_WRITTEN EXERCISE 1:_
Reproduce verbatim the section of the journalism and democracy passage starting with "Ward says we" and going on through "and the public.".
_WRITTEN EXERCISE 2:_
In the journalism and democracy passage, which book by Stephen J. A. Ward is cited?
[Start DOCUMENT EXCERPT]
The fundamental question for journalism and democracy is whether the common pursuit of truth and collective deliberation will be valued elements of our democracy, or whether hyper-partisanship and polarization will erode common ground.
These political dynamics and the imperative for journalism to change are not unique to the United States. In his book Disrupting Journalism Ethics, Stephen J. A. Ward says, that “egalitarian democracy, a democracy that seeks equality as much as freedom, defends the rule of law, protects minority rights from intolerant majorities, and encourages respectful debate, is in peril. The ideal is challenged around the world.”
Ward says we need “democratically engaged journalism.” He explains, “We need a special form of engaged journalism which clearly understands the conditions for egalitarian democracy to flourish and is prepared to use the best methods of journalism to promote this political goal.”
The mission of journalism needs to be re-articulated to reflect the interactivity of the digital age. This new mission should be principled and consistent with the historic public service mission of journalism. It should also be practical, acknowledging the shifting relationship between journalists and the public.
Those who would write such a mission might ask:
- Why should society value and support this mission?
[End DOCUMENT EXCERPT]
[Start PROVIDED RECORDS]
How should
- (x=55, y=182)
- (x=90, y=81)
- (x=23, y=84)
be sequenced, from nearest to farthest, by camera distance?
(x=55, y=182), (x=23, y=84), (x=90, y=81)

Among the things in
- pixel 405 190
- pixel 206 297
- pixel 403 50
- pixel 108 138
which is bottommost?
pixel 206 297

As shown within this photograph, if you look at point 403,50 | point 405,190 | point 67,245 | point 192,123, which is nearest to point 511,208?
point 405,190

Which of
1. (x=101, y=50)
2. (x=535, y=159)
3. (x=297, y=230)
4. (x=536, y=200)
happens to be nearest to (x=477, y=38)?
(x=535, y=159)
[End PROVIDED RECORDS]
_TASK ANSWER 1:_
Ward says we need “democratically engaged journalism.” He explains, “We need a special form of engaged journalism which clearly understands the conditions for egalitarian democracy to flourish and is prepared to use the best methods of journalism to promote this political goal.”
The mission of journalism needs to be re-articulated to reflect the interactivity of the digital age. This new mission should be principled and consistent with the historic public service mission of journalism. It should also be practical, acknowledging the shifting relationship between journalists and the public.

_TASK ANSWER 2:_
Disrupting Journalism Ethics